** SUPPLIED TEXT **
The Non-Issue of Sharia

At a time when Western democracies face a terrible surge in terrorist attacks on their own soil perpetrated chiefly by radical Islamists of the al-Qaida and Islamic State brands, an American group has decided to organize protests against… Sharia.

Over the weekend, ACT for America staged marches and rallies in cities across the country to demand that Sharia, Islamic law, be banned in the United States. They claim that Muslims who abide by Sharia cannot be good Americans because Islam itself promulgates un-American beliefs and practices.

The ACT activists came armed not only with megaphones and angry anti-Sharia rhetoric, but with assault weapons as well. The message was undeniably provocative, and resulted, not surprisingly, in violent confrontations with counter-demonstrators in some places.

In St. Paul, Minneapolis, seven people were arrested during demonstrations at the state capitol, though no injuries were reported. In Seattle, police used pepper spray to “break up a large fight” and arrested three people.

In New York, nearly 100 people traded insults with a larger group of counter-protesters. The anti-Sharia demonstrators shouted “Commies” at their opponents, who shouted “Fascists!” back at them. Police barricades kept them apart.

Similar scenes were enacted in Chicago, Denver, Atlanta and elsewhere. Counter-demonstrators were better organized; they outnumbered (and presumably outshouted) the ACT activists.

The group’s leaders deny charges that they are anti-Muslim bigots. The official rhetoric is couched in political correctness: “We are not anti-Muslim. We are anti-radical Islam,” said a March Against Sharia speaker outside City Hall in Seattle.

However, the Southern Poverty Law Center, which monitors the activities of hate groups nationwide, is not persuaded that ACT for America makes such fine distinctions. Heidi Beirich, a spokeswoman at the SPLC, said the group is meant to “defame Muslims and Islam as a whole. They spew hate,” she said.

And last week, ahead of the demonstrations, the Anti-Defamation League and other Jewish groups sent a joint letter to mayors of 29 cities urging them to denounce ACT.

Islamic terrorism is a real threat to America, Europe and Israel — everywhere it raises its head. The support for countering it with all available means — diplomatic, economic and military — is broad and getting broader all the time, as over and over again the terrorists make plain their intention to spread murder and mayhem at every possible opportunity.

** EXTRACTED DATA **
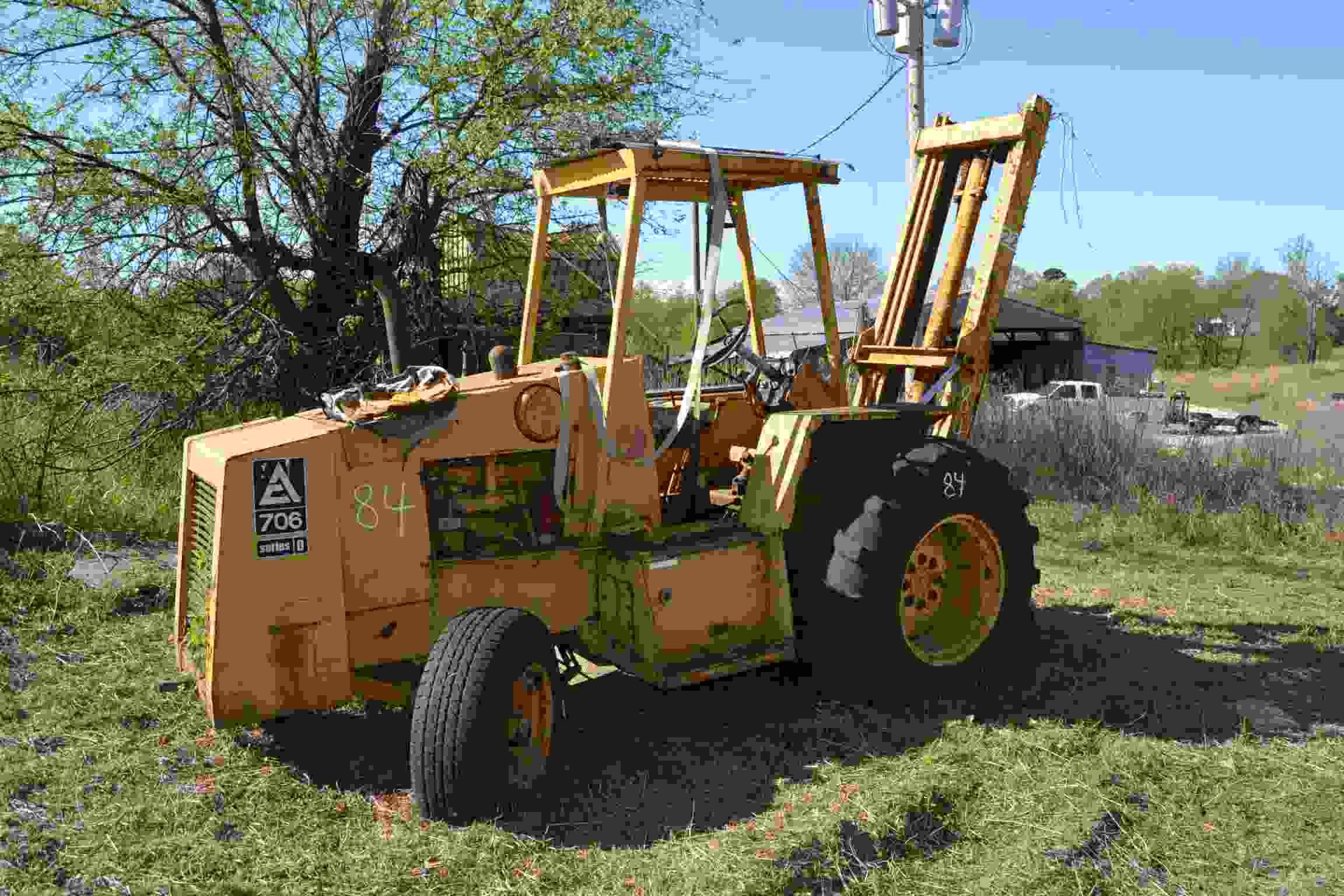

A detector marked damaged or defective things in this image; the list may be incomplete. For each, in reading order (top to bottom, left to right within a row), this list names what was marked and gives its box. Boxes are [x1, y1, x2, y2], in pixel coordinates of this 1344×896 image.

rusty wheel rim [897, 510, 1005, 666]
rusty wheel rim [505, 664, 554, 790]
---
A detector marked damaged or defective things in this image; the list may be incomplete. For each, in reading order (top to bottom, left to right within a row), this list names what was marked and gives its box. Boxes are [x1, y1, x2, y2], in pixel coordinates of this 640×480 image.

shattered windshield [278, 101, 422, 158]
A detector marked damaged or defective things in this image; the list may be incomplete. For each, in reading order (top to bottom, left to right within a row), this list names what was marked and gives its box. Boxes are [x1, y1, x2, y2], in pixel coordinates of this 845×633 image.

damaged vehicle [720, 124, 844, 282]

** TASK TO CARRY OUT **
Reproduce the passage of the text on the anti-Sharia marches from "In St. Paul, Minneapolis, seven" to "the ACT activists.", changing "St. Paul" to "Saint Paul".

** OUTPUT **
In Saint Paul, Minneapolis, seven people were arrested during demonstrations at the state capitol, though no injuries were reported. In Seattle, police used pepper spray to “break up a large fight” and arrested three people.

In New York, nearly 100 people traded insults with a larger group of counter-protesters. The anti-Sharia demonstrators shouted “Commies” at their opponents, who shouted “Fascists!” back at them. Police barricades kept them apart.

Similar scenes were enacted in Chicago, Denver, Atlanta and elsewhere. Counter-demonstrators were better organized; they outnumbered (and presumably outshouted) the ACT activists.